EXTRACTED DATA
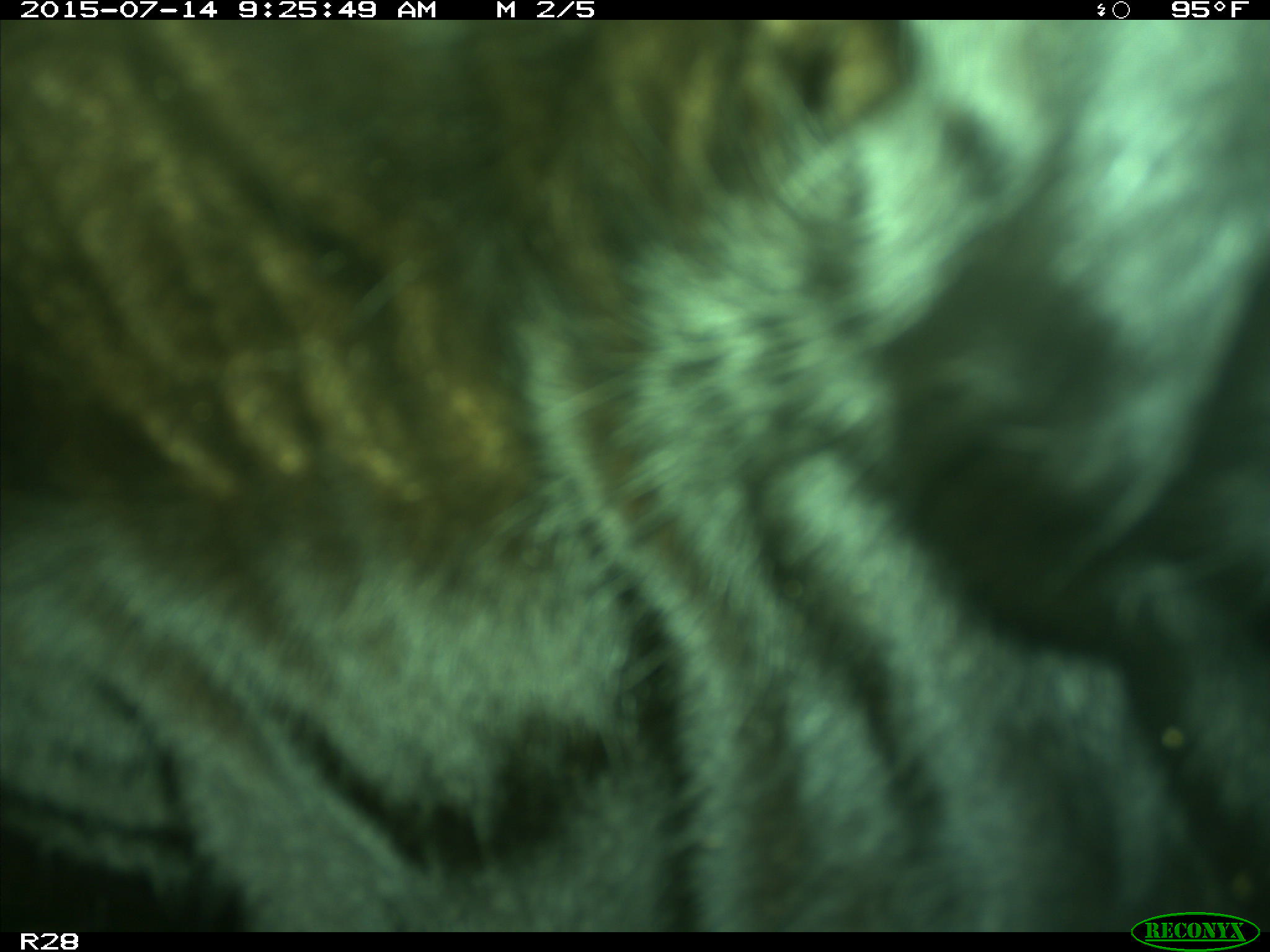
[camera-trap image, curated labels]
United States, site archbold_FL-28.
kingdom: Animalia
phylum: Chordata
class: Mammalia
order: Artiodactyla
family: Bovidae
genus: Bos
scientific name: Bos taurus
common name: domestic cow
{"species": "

TASK TO COMPLETE
Return all the material exactly, skipping pictures.

EXERCISE ANSWER
[camera-trap image, curated labels]
United States, site archbold_FL-28.
kingdom: Animalia
phylum: Chordata
class: Mammalia
order: Artiodactyla
family: Bovidae
genus: Bos
scientific name: Bos taurus
common name: domestic cow
{"species": "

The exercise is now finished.